As reported by the Straits Times, March 10, 2012 (Why maid was given 10 years’ jail, by K C Vijayan), the prosecution had asked for a 20-year sentence after she pleaded guilty to culpable homicide, on the ground that Vitria had killed deliberately and ‘with premeditation’ but the judge’s decision was closer to the defence request for 8 to 10 years.
Vitria’s lawyer Mohd Muzammil Mohd pointed to Vitria’s distressed family circumstances as mitigation. Vitria was already a mother of one and a divorcee to boot when she came here to work in order to pay for her father’s medical treatment for tuberculosis. He died last May of the disease. Her father had also lied and obtained for her a false passport under a false name and which declared her age to be 23 — the minimum age for working as a domestic helper in Singapore.

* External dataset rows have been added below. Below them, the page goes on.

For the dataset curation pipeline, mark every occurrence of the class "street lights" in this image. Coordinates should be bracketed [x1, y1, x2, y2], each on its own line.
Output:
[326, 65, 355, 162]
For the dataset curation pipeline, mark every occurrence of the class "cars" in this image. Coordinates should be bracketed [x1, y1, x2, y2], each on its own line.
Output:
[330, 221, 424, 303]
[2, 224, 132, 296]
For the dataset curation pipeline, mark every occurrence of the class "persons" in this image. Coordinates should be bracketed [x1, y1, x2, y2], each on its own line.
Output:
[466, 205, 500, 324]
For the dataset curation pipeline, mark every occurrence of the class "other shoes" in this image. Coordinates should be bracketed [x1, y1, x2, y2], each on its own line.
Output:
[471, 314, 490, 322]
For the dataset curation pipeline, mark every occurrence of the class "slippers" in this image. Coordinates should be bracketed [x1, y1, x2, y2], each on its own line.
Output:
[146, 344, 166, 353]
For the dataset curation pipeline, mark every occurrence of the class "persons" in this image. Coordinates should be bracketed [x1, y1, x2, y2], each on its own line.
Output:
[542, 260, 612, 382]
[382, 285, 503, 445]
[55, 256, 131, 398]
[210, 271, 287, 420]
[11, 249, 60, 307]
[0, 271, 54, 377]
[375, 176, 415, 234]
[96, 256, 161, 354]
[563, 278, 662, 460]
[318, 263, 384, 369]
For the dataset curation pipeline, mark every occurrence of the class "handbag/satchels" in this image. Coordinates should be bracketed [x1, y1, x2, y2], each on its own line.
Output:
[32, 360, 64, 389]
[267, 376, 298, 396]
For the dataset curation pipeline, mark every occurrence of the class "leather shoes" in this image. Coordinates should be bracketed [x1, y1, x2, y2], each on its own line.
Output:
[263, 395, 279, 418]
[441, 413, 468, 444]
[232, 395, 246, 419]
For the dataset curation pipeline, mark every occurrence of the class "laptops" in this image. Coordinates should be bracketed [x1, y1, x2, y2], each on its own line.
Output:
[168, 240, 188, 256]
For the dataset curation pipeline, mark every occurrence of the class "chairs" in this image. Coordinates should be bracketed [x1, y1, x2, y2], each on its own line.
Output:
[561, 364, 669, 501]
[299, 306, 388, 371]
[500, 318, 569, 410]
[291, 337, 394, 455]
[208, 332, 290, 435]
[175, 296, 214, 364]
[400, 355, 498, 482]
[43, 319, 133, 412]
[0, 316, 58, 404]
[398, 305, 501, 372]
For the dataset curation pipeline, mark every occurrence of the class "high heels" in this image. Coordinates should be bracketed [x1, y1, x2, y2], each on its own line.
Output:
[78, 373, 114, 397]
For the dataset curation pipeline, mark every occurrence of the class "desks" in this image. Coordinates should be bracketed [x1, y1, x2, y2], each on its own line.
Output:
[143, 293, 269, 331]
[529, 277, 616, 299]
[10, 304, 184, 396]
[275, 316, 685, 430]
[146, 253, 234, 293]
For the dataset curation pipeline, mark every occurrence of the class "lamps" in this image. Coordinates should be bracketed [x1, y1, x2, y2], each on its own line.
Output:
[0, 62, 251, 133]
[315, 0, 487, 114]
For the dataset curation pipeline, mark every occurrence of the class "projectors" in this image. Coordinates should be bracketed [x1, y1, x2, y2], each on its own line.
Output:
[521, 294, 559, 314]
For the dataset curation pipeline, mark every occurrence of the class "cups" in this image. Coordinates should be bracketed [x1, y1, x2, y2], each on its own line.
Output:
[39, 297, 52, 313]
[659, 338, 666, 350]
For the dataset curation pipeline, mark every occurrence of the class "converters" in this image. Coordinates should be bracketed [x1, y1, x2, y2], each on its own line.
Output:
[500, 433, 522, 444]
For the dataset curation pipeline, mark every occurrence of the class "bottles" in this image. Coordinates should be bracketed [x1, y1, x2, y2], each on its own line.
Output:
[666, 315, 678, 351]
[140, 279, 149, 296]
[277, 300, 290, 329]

Having led a slow, sheltered life in a poor village, she suffered tension, resentment and anger in the job, said psychiatric reports. She also had a relatively low level of intelligence, which, together with her youth, made her impulse control and problem-solving skills poor.
Justice Choo noted that Vitria did not deserve a higher sentence than Indonesian maid Siti Aminah, then 15, who was jailed for ten years for culpable homicide in 2005. Together with another maid Juminem, then 18, Siti killed her employer Esther Ang in 2004, after having been abused over time. Justice Choo had then found Siti Aminah to be intellectually and psychologically immature and likely to be ‘led along’ by her accomplice Juminem.